AIM OF THE TASK >> Could you copy exactly the lines below from the one with "同一品牌下，门店数 >2，视为连锁品牌；" to the one with "3d试机号近30期列表牛彩网", inclusive, leaving out any pictures?

DATASET CONTENT >>

--

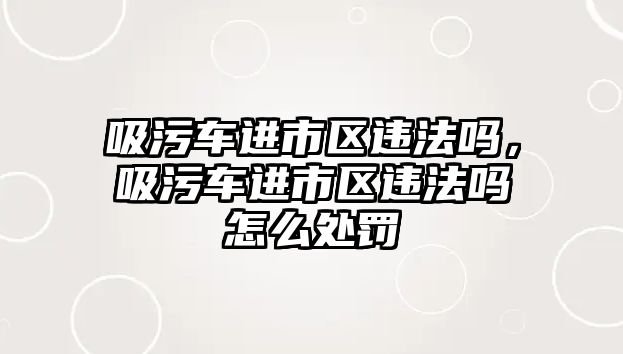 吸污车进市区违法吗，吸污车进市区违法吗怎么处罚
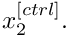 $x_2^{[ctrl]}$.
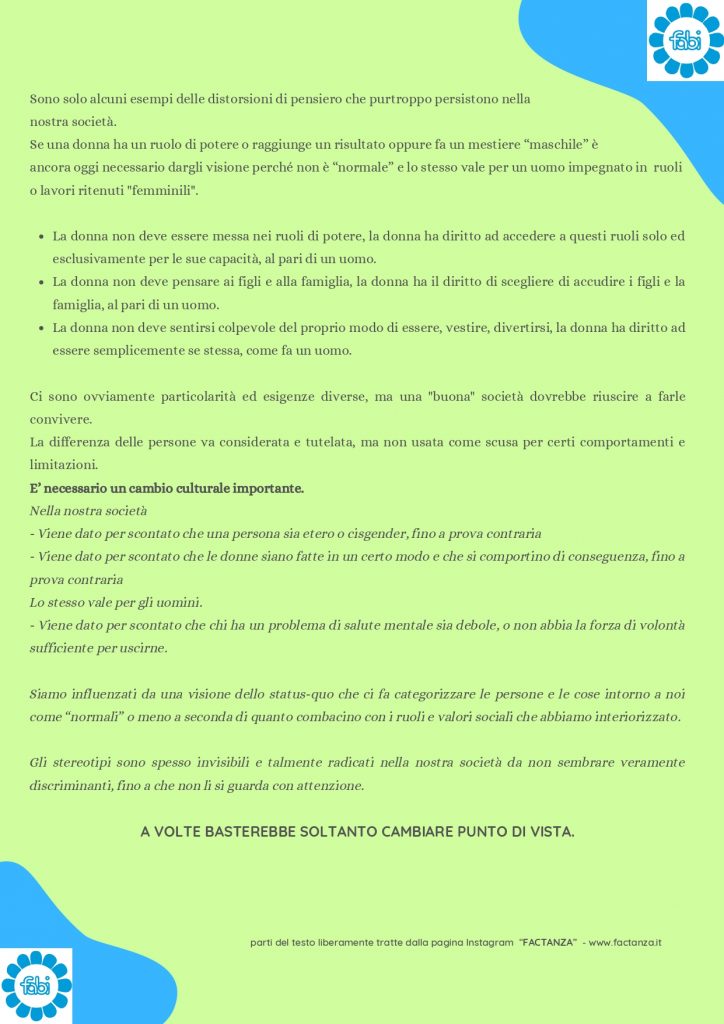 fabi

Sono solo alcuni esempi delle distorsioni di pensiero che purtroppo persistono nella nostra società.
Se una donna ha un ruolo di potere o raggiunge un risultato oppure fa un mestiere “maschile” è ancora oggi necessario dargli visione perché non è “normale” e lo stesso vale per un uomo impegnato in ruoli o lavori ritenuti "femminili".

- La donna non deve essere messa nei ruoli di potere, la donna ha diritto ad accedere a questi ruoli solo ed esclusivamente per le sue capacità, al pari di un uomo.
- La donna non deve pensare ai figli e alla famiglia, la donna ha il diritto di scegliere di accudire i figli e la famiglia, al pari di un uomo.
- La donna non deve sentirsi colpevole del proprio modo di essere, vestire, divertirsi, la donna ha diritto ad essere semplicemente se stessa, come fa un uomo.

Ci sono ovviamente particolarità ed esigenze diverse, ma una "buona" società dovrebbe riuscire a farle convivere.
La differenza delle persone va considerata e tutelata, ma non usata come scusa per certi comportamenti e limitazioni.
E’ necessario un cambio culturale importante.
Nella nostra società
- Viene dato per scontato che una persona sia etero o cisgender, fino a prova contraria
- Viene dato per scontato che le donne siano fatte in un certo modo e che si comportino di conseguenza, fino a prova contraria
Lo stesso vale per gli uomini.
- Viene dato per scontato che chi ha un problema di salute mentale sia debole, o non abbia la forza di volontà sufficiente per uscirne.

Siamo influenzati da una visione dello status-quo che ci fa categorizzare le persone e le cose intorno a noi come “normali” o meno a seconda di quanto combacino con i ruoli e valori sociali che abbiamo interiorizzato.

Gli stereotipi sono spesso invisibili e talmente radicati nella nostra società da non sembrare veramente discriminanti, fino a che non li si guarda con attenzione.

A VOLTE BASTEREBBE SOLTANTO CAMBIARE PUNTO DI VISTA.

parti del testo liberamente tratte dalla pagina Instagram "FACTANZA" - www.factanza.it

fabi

--

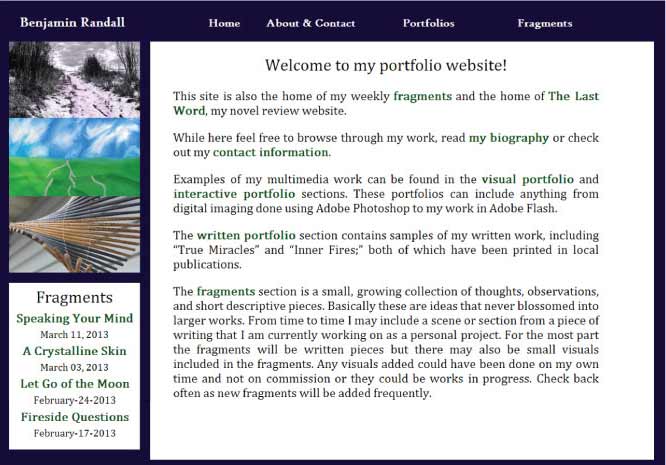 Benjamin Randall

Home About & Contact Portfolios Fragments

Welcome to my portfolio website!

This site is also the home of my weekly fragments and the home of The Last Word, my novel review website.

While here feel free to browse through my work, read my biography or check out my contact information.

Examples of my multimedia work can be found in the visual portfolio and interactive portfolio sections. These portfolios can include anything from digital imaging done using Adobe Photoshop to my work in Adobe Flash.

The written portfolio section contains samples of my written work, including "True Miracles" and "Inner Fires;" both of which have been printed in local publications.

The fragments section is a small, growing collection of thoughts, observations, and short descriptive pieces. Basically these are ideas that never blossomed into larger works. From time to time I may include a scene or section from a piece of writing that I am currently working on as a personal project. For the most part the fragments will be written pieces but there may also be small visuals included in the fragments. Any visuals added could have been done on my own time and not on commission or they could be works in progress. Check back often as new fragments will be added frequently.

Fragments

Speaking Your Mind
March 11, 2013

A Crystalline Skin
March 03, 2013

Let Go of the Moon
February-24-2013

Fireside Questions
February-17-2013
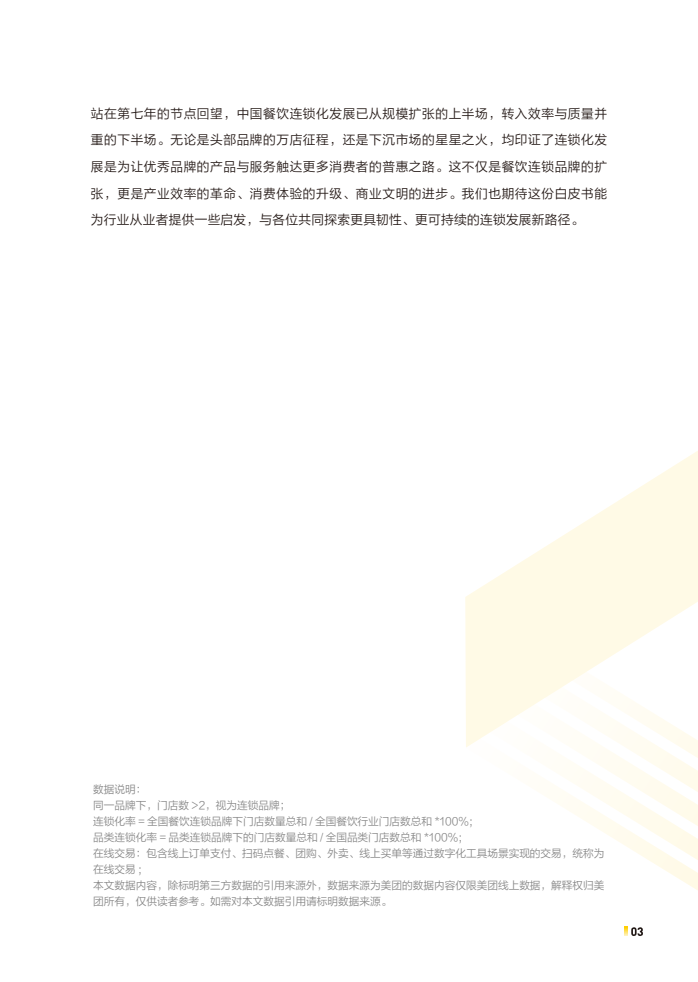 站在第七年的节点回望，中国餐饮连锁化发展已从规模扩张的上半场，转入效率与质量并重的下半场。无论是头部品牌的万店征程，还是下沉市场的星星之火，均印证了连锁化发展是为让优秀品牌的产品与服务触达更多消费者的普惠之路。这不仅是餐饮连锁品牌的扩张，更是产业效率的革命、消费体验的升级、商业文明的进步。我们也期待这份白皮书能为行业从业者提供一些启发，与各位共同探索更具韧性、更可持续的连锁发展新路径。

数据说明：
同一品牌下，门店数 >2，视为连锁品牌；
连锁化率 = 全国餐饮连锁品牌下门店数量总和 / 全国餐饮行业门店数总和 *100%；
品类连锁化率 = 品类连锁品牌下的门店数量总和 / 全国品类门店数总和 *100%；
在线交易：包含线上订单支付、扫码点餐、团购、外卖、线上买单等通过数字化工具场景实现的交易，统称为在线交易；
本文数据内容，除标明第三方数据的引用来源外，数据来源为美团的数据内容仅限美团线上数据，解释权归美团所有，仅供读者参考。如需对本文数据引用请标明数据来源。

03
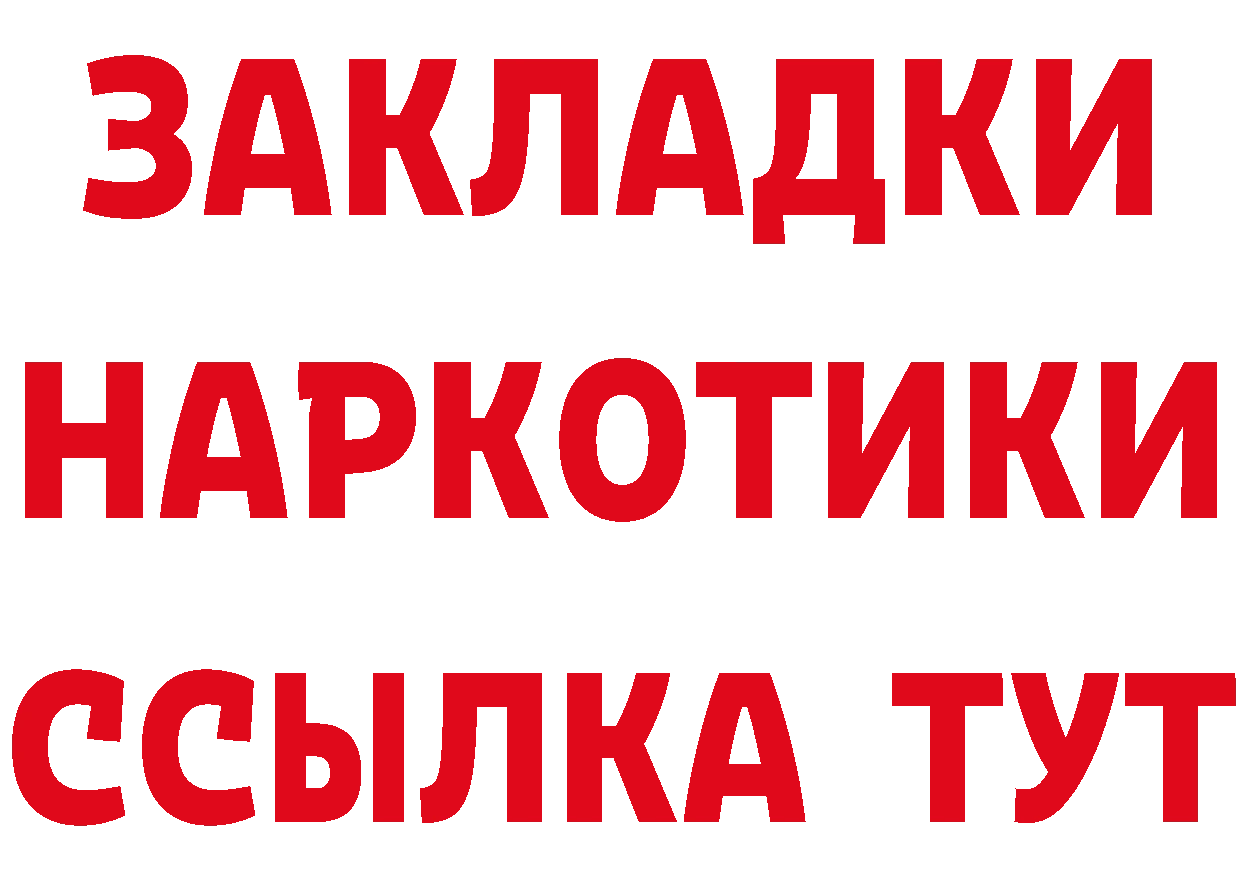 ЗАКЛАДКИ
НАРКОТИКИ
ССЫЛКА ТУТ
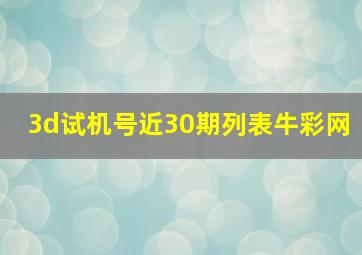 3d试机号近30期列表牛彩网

--

EXPECTED ANSWER >>
同一品牌下，门店数 >2，视为连锁品牌；
连锁化率 = 全国餐饮连锁品牌下门店数量总和 / 全国餐饮行业门店数总和 *100%；
品类连锁化率 = 品类连锁品牌下的门店数量总和 / 全国品类门店数总和 *100%；
在线交易：包含线上订单支付、扫码点餐、团购、外卖、线上买单等通过数字化工具场景实现的交易，统称为在线交易；
本文数据内容，除标明第三方数据的引用来源外，数据来源为美团的数据内容仅限美团线上数据，解释权归美团所有，仅供读者参考。如需对本文数据引用请标明数据来源。

03
 ЗАКЛАДКИ
НАРКОТИКИ
ССЫЛКА ТУТ
 3d试机号近30期列表牛彩网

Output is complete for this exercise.